Company liability review
Financial statements show the existing liabilities which include lines of credit, business loans, credit extended from vendors and credit cards. A business owner who is planning to apply for a loan for expansion can look at the financial statements to know if he needs to reduce the current liabilities before application. Lenders will look at your financial statements and consider the revenues, existing liabilities and assets.
Cash flow review
As the name implies, a cash flow review accounts for money in and money out. Cash flow review shows the financial solvency of a business to pay its liabilities at any point. Some businesses have cyclical revenues with consistent expenses.
Review assets and inventory
Assets are included on your balance sheet. It is crucial to analyze whether there is too little or too much inventory. This will help business owners to prepare for upcoming sales months. When you keep too much inventory on hand, you create a potential problem that ties up money. When you don’t have enough inventory, you can lose market share and customers.
Identify trends and know the steps needed
Hiring the best finance data analysis company in America will ensure that your financial statements are analyzed from quarter to quarter to help you see the trends in growth. Starting businesses might have losses in the initial years while they develop products and a stable customer base. Statements also show whether you are meeting your projected estimates. If a company is projecting a 10% annual growth but only achieve 7%, business leaders should look for ways to increase revenue or cut costs.

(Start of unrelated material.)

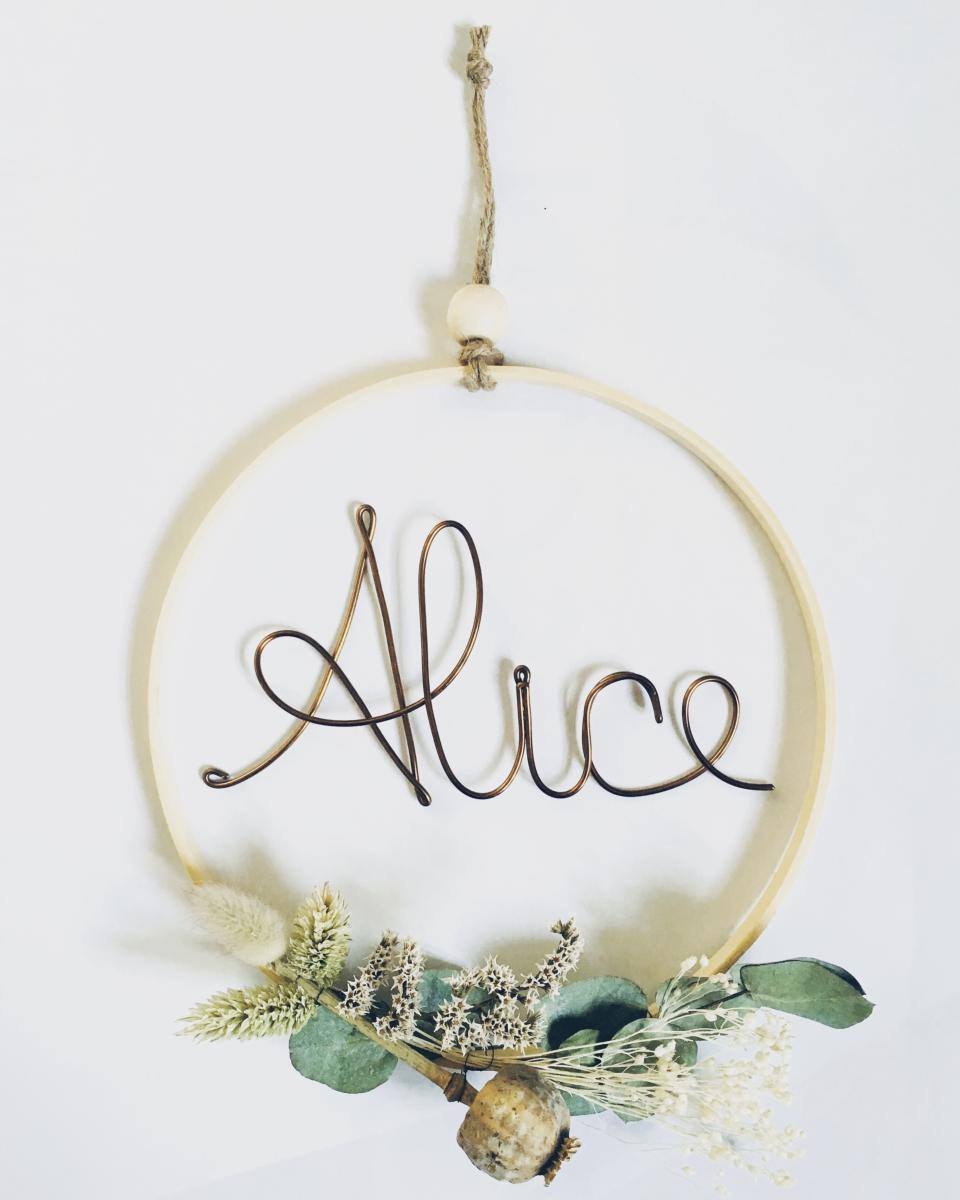 couronne prenom fil alu personnalisee fleurs sechees o 20 cm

Seeking investment capital
The financial statements are important when a business seeks investors or partners. Analyzing financial statements helps investors determine if a business is making profits. It also helps to identify a reasonable cost per share. Investors put their money into a company for growth. This is why shareholder equity is defined based on the investment added to assets. The liabilities are subtracted to define shareholder equity.
Determine profit margins
A gross margin percentage can be used to determine the cost of producing your product. This is the total revenue minus cost of sales divided by the total revenue. This information can be used to reduce the cost of production and increase your bottom line.
Keep current on debt
A public finance consulting company can help you determine whether your company has adequate liquidity to meet any upcoming debts. The current ratio analysis is equal to the total current assets divided by current liabilities as portrayed on your balance sheet.